_STATED TASK_
Copy out the material below with "staircase" changed to "stairway" everywhere it appears and nothing else altered. Leave the pictures out of your answer.
##############################
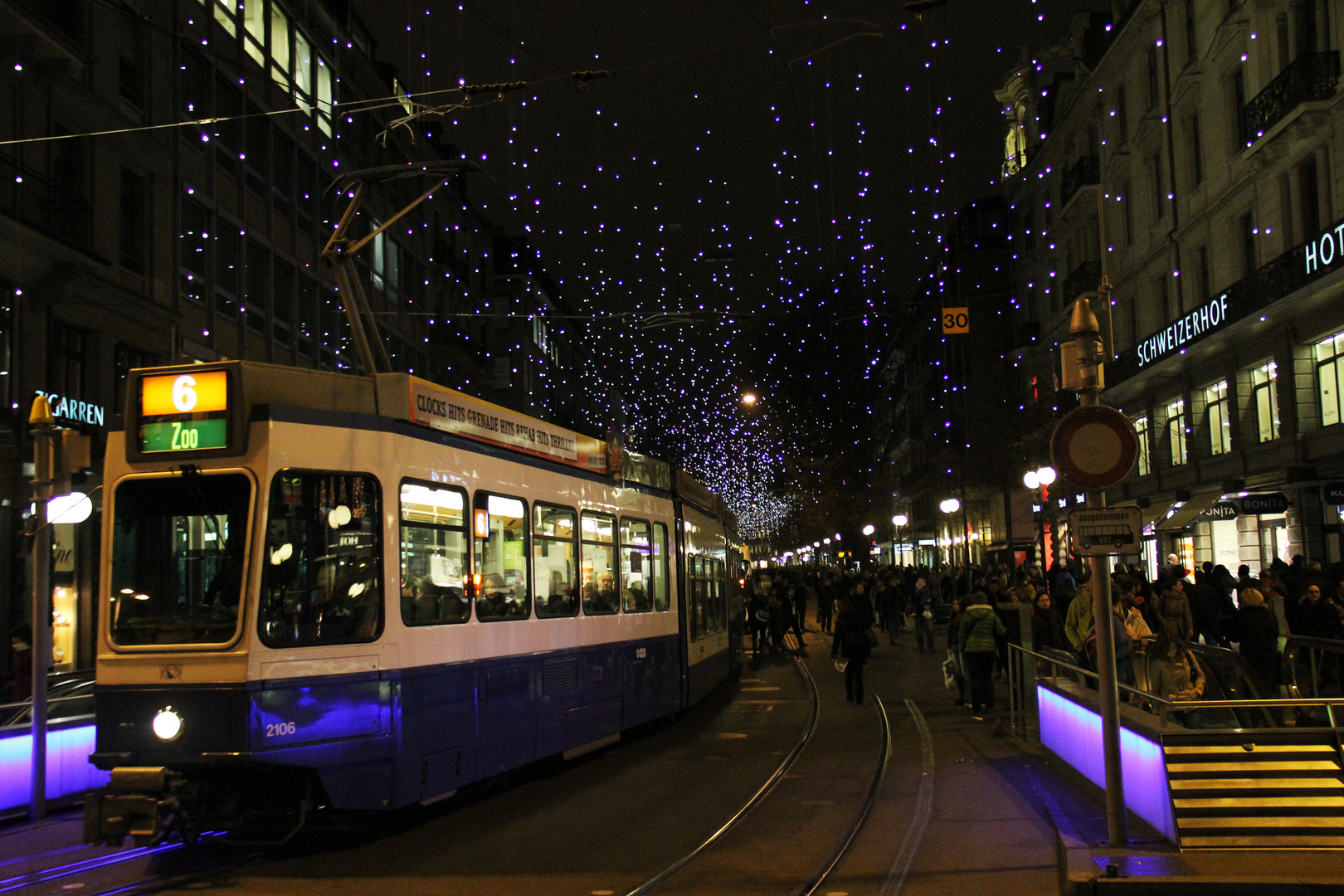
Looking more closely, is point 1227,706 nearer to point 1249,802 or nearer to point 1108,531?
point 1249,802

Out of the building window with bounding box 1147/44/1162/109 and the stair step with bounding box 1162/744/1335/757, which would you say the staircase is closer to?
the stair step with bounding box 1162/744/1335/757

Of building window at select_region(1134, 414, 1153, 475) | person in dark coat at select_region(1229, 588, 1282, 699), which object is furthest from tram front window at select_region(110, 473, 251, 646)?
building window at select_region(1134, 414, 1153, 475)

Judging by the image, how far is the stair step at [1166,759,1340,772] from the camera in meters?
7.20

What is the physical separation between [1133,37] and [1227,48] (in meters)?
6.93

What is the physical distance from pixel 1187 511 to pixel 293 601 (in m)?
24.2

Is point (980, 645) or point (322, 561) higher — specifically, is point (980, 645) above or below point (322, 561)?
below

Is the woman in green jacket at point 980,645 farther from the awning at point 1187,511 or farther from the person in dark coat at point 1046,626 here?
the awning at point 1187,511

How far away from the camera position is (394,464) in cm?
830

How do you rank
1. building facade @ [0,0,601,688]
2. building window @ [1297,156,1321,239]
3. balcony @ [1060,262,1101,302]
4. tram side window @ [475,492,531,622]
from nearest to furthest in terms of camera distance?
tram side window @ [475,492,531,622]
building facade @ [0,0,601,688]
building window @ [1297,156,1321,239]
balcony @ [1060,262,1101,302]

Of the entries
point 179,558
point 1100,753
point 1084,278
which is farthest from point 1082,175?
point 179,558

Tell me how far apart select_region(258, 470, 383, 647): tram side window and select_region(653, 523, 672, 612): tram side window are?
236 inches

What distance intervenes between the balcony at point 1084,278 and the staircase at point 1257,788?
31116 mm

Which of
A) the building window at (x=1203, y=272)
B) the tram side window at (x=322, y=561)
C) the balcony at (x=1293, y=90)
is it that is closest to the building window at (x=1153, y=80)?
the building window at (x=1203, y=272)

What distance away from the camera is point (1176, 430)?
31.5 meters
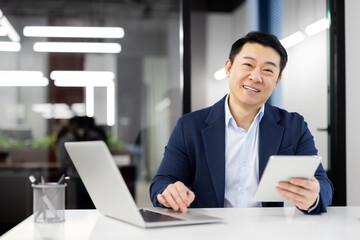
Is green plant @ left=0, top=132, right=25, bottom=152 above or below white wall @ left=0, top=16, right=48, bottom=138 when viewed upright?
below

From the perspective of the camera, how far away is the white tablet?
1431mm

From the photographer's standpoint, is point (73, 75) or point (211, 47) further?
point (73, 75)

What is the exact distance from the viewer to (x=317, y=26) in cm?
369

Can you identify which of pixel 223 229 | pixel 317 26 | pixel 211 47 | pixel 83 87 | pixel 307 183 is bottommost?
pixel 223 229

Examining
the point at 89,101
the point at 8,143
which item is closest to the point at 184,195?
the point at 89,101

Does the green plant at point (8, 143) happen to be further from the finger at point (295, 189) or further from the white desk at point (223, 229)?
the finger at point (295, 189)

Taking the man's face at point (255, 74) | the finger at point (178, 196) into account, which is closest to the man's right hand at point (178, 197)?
##############################
_ANSWER TO THE PROBLEM_
Looking more closely, is point 1227,706 nearer to point 1249,802 or nearer to point 1108,531?
point 1249,802

Out of the building window with bounding box 1147/44/1162/109 and the stair step with bounding box 1162/744/1335/757, which would you say the stairway is closer to?
the stair step with bounding box 1162/744/1335/757

Of building window at select_region(1134, 414, 1153, 475) | person in dark coat at select_region(1229, 588, 1282, 699), which object is furthest from tram front window at select_region(110, 473, 251, 646)?
building window at select_region(1134, 414, 1153, 475)

Judging by the image, how far is the stair step at [1166,759,1340,772] from the camera in meters?
7.20

What is the physical separation between [1133,37] and [1227,48] (in meters)?
6.93

What is the physical distance from pixel 1187 511 to pixel 293 601 (in m)?
24.2

Is point (980, 645) or point (322, 561) higher — specifically, is point (980, 645) above or below point (322, 561)?
below

Is the woman in green jacket at point 980,645 farther from the awning at point 1187,511 or farther from the person in dark coat at point 1046,626 here?
the awning at point 1187,511

How far away from the camera position is (394,464) in cm?
830

How do you rank
1. building facade @ [0,0,601,688]
2. building window @ [1297,156,1321,239]
3. balcony @ [1060,262,1101,302]
4. tram side window @ [475,492,531,622]
from nearest to furthest in terms of camera distance?
tram side window @ [475,492,531,622]
building facade @ [0,0,601,688]
building window @ [1297,156,1321,239]
balcony @ [1060,262,1101,302]

Of the entries
point 179,558
point 1100,753
point 1084,278
which is farthest from point 1082,175?
point 179,558

Tell me how far apart select_region(258, 470, 383, 647): tram side window and select_region(653, 523, 672, 612): tram side window are?
236 inches

What distance intervenes between the balcony at point 1084,278 and the stairway at point 1257,788?
31116 mm

Which of
A) the building window at (x=1203, y=272)
B) the tram side window at (x=322, y=561)
C) the balcony at (x=1293, y=90)
is it that is closest to the building window at (x=1153, y=80)?
the building window at (x=1203, y=272)

What distance away from the camera is point (1176, 430)?
31.5 meters
Is green plant @ left=0, top=132, right=25, bottom=152 above or below white wall @ left=0, top=16, right=48, bottom=138 when viewed upright?
below

From the perspective of the camera, how far away is the white tablet?
1431mm

From the photographer's standpoint, is point (73, 75) or point (211, 47) further?
point (73, 75)

What is the exact distance from the viewer to (x=317, y=26) in cm?
369

Can you identify which of pixel 223 229 | pixel 317 26 | pixel 211 47 | pixel 83 87 | pixel 307 183 is bottommost?
pixel 223 229

Examining
the point at 89,101
the point at 8,143
which item is closest to the point at 184,195?
the point at 89,101

Does the green plant at point (8, 143) happen to be further from the finger at point (295, 189) or further from the white desk at point (223, 229)?
the finger at point (295, 189)

Taking the man's face at point (255, 74) | the finger at point (178, 196) into account, which is closest to the man's right hand at point (178, 197)?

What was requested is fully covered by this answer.